British artist Es Devlin’s dazzling installation, “Library of Us,” includes 2,500 books that hold personal meaning for Devlin, who also works as a set designer and has collaborated with artists like Bad Bunny and Lady Gaga. The book collection—color-coded to create a rainbow gradient—contains everything from childhood favorites to plays Devlin has created sets for.
The 20-foot-tall bookshelf, which sits on the sands of Miami Beach, explores “how we build ourselves out of what we read,” the artist tells the New York Times’ Nazanin Lankarani. “It’s an experiment in seeing through the eyes of others.”
The bookshelf was commissioned by Faena Art, a nonprofit that often funds large-scale installations during Art Basel inside and nearby the beachside Faena Hotel. The organization celebrates its 10th anniversary this year.
“I thought it would be great to invite Es because she’s bold, magnificent, strong and magical,” Argentine developer and collector Alan Faena, the founder of Faena Art, tells the Times.
“Library of Us” invites members of the public to step onto its slowly rotating platform and, if they’re so inclined, pick up one of the extra volumes placed on a long curved table, sit down on one of the installation’s benches and read.
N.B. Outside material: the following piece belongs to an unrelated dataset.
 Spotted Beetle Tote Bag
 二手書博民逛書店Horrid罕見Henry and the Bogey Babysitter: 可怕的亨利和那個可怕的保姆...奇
The installation also features an LED screen stretching across the library and projecting lines from the books.
The library’s compass-like form was inspired by Italian novelist Umberto Eco, who described libraries as “a compass of the mind, pointing us in the direction of new explorations,” Devlin tells Artnet’s Sarah Cascone.
Quick fact: What is Umberto Eco famous for?
The Italian writer is best known for his novel The Name of the Rose, a murder mystery published in 1980.
A voracious reader, Devlin says she reads as many as 300 books in one year. When her installation concludes, she plans to donate the books to Miami public schools and libraries so others can read them, too, reports Artnet.
But some of the 2,500 books Devlin selected have been banned from some schools and libraries across the country, including in Florida. She says these bans helped inform her project, which features many titles with different viewpoints sitting side by side on the shelves.
“I couldn’t live without Margaret Atwood. I couldn’t live without Octavia Butler. I couldn’t live without Toni Morrison. So they’re all there, and they’re not banned here, but they are banned in some places,” she tells the Miami Herald’s Amanda Rosa.
“That’s something you feel when you see the waters rising on this collection of books that disagree with each other. We must be allowed to hold contrasting ideas together.”
Visitors to Miami Art Week were moved by the installation, as the Associated Press’ Daniel Kozin reports.
“I’m blown away,” Kaz Fernandez, a visitor who spent more than half an hour at “Library of Us,” tells the AP. “I feel inspired. I feel connected. And just to know that these are the books that inspired her, it’s a gift.”